Copy out every line of the data below, reproducing each one character for character with nothing changed.
--- BEGIN Extracted data ---
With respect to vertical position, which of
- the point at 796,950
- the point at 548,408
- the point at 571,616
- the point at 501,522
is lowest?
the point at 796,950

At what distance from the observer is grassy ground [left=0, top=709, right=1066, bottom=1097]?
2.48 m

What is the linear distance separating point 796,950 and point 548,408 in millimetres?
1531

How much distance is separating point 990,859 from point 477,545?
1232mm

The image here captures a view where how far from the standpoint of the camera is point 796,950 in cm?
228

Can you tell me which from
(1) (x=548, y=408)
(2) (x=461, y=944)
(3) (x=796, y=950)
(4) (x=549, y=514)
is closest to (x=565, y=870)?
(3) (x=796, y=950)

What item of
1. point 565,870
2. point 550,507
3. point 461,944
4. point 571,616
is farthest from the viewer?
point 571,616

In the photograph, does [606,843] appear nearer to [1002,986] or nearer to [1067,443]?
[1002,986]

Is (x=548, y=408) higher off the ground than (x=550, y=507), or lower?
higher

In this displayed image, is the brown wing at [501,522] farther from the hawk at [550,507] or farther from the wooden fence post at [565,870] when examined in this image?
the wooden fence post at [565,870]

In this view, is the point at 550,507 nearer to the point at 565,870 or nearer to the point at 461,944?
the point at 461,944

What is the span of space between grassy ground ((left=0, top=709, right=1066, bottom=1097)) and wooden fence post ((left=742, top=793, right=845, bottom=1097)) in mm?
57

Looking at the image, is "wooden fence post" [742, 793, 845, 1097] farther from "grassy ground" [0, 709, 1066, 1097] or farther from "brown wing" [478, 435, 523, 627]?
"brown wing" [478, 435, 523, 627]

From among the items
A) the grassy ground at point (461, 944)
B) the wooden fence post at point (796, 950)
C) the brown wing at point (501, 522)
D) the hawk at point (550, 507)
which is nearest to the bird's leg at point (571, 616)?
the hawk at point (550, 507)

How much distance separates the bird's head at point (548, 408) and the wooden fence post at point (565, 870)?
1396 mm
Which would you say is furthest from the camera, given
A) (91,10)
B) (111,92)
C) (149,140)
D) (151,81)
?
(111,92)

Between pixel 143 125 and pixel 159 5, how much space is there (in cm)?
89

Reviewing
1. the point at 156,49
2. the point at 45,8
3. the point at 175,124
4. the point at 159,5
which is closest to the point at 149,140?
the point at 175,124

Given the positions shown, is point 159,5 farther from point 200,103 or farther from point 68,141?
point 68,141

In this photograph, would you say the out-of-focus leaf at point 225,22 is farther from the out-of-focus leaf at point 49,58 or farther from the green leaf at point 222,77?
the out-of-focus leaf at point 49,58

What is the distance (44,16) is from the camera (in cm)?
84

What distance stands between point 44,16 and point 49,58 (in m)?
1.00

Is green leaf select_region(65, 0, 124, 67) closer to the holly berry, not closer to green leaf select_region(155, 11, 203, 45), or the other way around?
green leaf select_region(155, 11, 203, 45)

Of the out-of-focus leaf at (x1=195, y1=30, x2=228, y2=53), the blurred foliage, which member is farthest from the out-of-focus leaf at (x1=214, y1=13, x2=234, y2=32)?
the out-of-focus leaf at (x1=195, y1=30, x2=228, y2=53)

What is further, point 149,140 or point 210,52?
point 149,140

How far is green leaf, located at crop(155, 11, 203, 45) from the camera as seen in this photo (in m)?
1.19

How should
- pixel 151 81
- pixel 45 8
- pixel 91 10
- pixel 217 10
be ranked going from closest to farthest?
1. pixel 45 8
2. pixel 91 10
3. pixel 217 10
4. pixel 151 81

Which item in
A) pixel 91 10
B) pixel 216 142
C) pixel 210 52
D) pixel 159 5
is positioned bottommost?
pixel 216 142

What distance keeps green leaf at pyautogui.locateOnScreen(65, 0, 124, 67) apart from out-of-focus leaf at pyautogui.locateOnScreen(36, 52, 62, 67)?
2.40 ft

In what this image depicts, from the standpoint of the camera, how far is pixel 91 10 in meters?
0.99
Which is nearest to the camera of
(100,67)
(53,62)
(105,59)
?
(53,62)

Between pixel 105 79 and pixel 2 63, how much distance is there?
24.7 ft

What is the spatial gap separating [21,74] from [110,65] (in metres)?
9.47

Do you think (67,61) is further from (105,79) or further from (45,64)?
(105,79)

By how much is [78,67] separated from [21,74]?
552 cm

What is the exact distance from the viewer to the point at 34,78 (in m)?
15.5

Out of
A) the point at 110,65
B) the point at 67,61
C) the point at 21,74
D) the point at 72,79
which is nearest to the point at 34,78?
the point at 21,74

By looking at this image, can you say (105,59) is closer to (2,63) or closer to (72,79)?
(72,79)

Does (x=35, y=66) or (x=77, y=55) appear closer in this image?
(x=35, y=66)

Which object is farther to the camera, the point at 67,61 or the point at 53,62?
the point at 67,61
--- END Extracted data ---
Exercise output =
With respect to vertical position, which of
- the point at 796,950
- the point at 548,408
- the point at 571,616
- the point at 501,522
is lowest?
the point at 796,950

At what distance from the observer is grassy ground [left=0, top=709, right=1066, bottom=1097]?
2.48 m

What is the linear distance separating point 796,950 and point 548,408 in millimetres?
1531

How much distance is separating point 990,859 from point 477,545?
1232mm

The image here captures a view where how far from the standpoint of the camera is point 796,950 in cm?
228

Can you tell me which from
(1) (x=548, y=408)
(2) (x=461, y=944)
(3) (x=796, y=950)
(4) (x=549, y=514)
is closest to (x=565, y=870)?
(3) (x=796, y=950)

What item of
1. point 565,870
2. point 550,507
3. point 461,944
4. point 571,616
is farthest from the viewer?
point 571,616

In the photograph, does [606,843] appear nearer to [1002,986] or nearer to [1067,443]?
[1002,986]

Is (x=548, y=408) higher off the ground than (x=550, y=507), or lower?
higher

In this displayed image, is the brown wing at [501,522] farther from the hawk at [550,507] or farther from the wooden fence post at [565,870] when examined in this image?
the wooden fence post at [565,870]

In this view, is the point at 550,507 nearer to the point at 565,870 or nearer to the point at 461,944?
the point at 461,944

What is the span of space between grassy ground ((left=0, top=709, right=1066, bottom=1097)) and wooden fence post ((left=742, top=793, right=845, bottom=1097)) in mm?
57

Looking at the image, is "wooden fence post" [742, 793, 845, 1097] farther from "grassy ground" [0, 709, 1066, 1097] or farther from "brown wing" [478, 435, 523, 627]?
"brown wing" [478, 435, 523, 627]

From among the items
A) the grassy ground at point (461, 944)
B) the wooden fence post at point (796, 950)
C) the brown wing at point (501, 522)
D) the hawk at point (550, 507)
which is nearest to the bird's leg at point (571, 616)?
the hawk at point (550, 507)

How much distance separates the bird's head at point (548, 408) and the wooden fence post at point (565, 870)?
1396 mm
Which would you say is furthest from the camera, given
A) (91,10)
B) (111,92)
C) (149,140)
D) (151,81)
?
(111,92)

Between pixel 143 125 and pixel 159 5, how much space is there (in cm)?
89

Reviewing
1. the point at 156,49
2. the point at 45,8
3. the point at 175,124
4. the point at 159,5
which is closest to the point at 149,140?
the point at 175,124

Given the positions shown, is point 159,5 farther from point 200,103 or farther from point 68,141?
point 68,141

In this photograph, would you say the out-of-focus leaf at point 225,22 is farther from the out-of-focus leaf at point 49,58 or farther from the green leaf at point 222,77?
the out-of-focus leaf at point 49,58

What is the distance (44,16) is from the camera (in cm)?
84

What distance stands between point 44,16 and point 49,58 (in m)?
1.00

Is green leaf select_region(65, 0, 124, 67) closer to the holly berry, not closer to green leaf select_region(155, 11, 203, 45), or the other way around?
green leaf select_region(155, 11, 203, 45)

Of the out-of-focus leaf at (x1=195, y1=30, x2=228, y2=53), the blurred foliage, which member is farthest from the out-of-focus leaf at (x1=214, y1=13, x2=234, y2=32)?
the out-of-focus leaf at (x1=195, y1=30, x2=228, y2=53)

What is further, point 149,140 or point 210,52?
point 149,140

How far is green leaf, located at crop(155, 11, 203, 45) from the camera as seen in this photo (in m)?
1.19

How should
- pixel 151 81
- pixel 45 8
- pixel 91 10
- pixel 217 10
be ranked going from closest to farthest?
1. pixel 45 8
2. pixel 91 10
3. pixel 217 10
4. pixel 151 81

Which item in
A) pixel 91 10
B) pixel 216 142
C) pixel 210 52
D) pixel 159 5
is positioned bottommost?
pixel 216 142

What distance keeps green leaf at pyautogui.locateOnScreen(65, 0, 124, 67) apart from out-of-focus leaf at pyautogui.locateOnScreen(36, 52, 62, 67)?
2.40 ft

In what this image depicts, from the standpoint of the camera, how far is pixel 91 10 in meters?
0.99
Which is nearest to the camera of
(100,67)
(53,62)
(105,59)
?
(53,62)

Between pixel 105 79 and pixel 2 63, how much distance is there?
24.7 ft

What is the spatial gap separating [21,74] from [110,65] (in metres)?
9.47

Do you think (67,61) is further from (105,79) or further from (45,64)?
(105,79)

By how much is [78,67] separated from [21,74]?
552 cm

What is the exact distance from the viewer to the point at 34,78 (in m)?
15.5

Out of
A) the point at 110,65
B) the point at 67,61
C) the point at 21,74
D) the point at 72,79
which is nearest to the point at 34,78?
the point at 21,74

By looking at this image, can you say (105,59) is closer to (2,63) or closer to (72,79)?
(72,79)

Does (x=35, y=66) or (x=77, y=55) appear closer in this image?
(x=35, y=66)

Which object is farther to the camera, the point at 67,61 or the point at 53,62?
the point at 67,61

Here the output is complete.